(Beginning of Information provided)

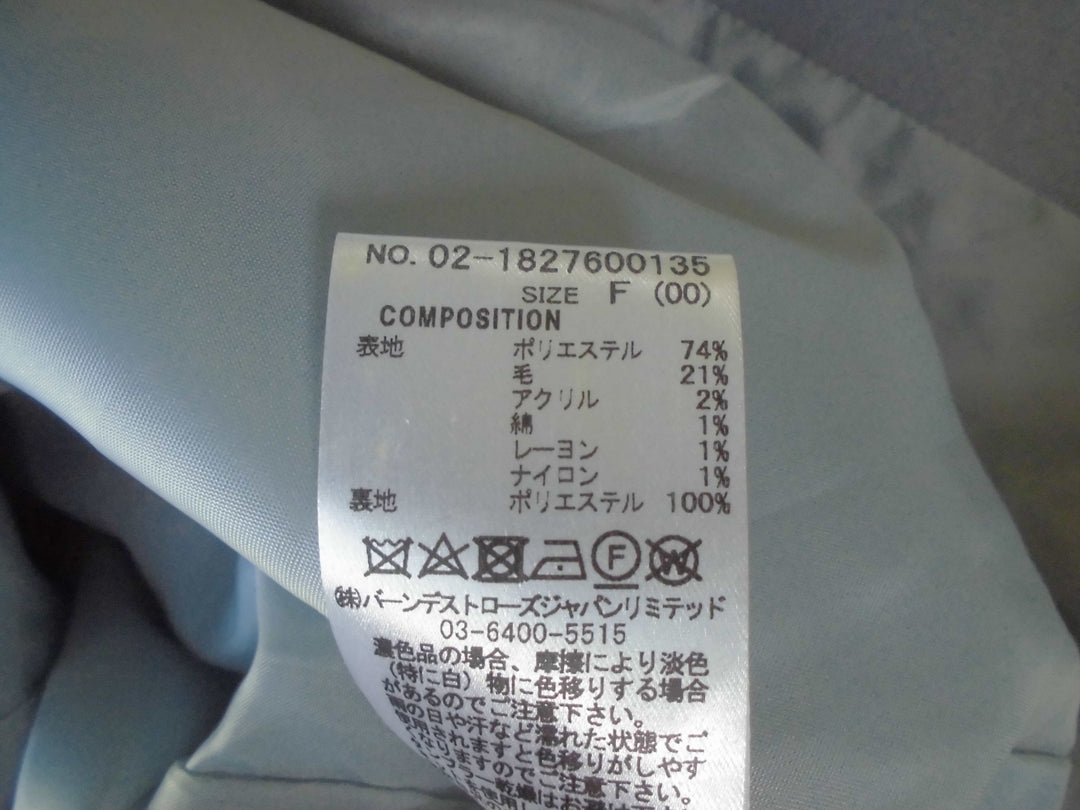 【激安古着】 REDYAZEL　コートロング丈　アウター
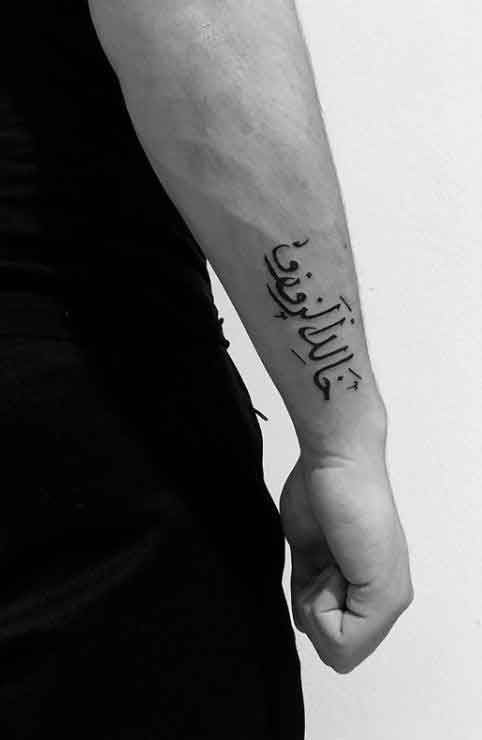 Arabic Tattoo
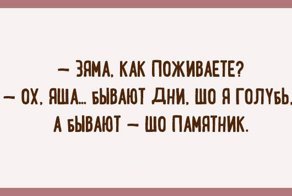Анекдоты из Одессы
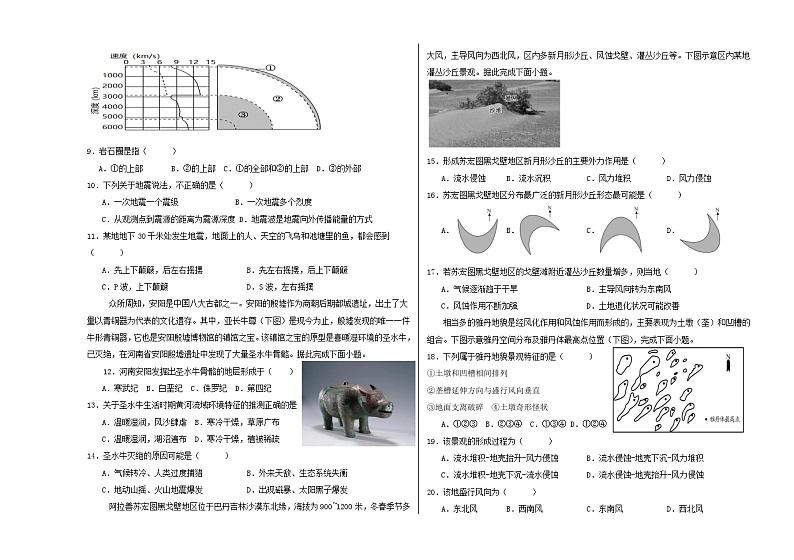 黑龙江省富锦市某校2024-2025学年高一上学期期中考试地理试卷第2页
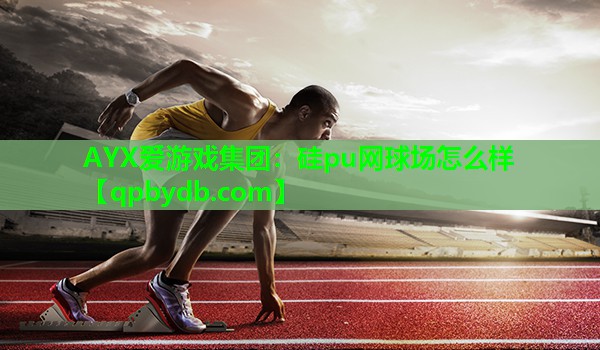 硅pu网球场怎么样 硅pu网球场怎么样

(End of Information provided)

• [What to produce] Can you put the text of all these records into a numbered list, with blank lines skipped and the pictures left out?

• [Reply to the exercise]
1.  【激安古着】 REDYAZEL　コートロング丈　アウター
2.  Arabic Tattoo
3. Анекдоты из Одессы
4.  黑龙江省富锦市某校2024-2025学年高一上学期期中考试地理试卷第2页
5.  硅pu网球场怎么样 硅pu网球场怎么样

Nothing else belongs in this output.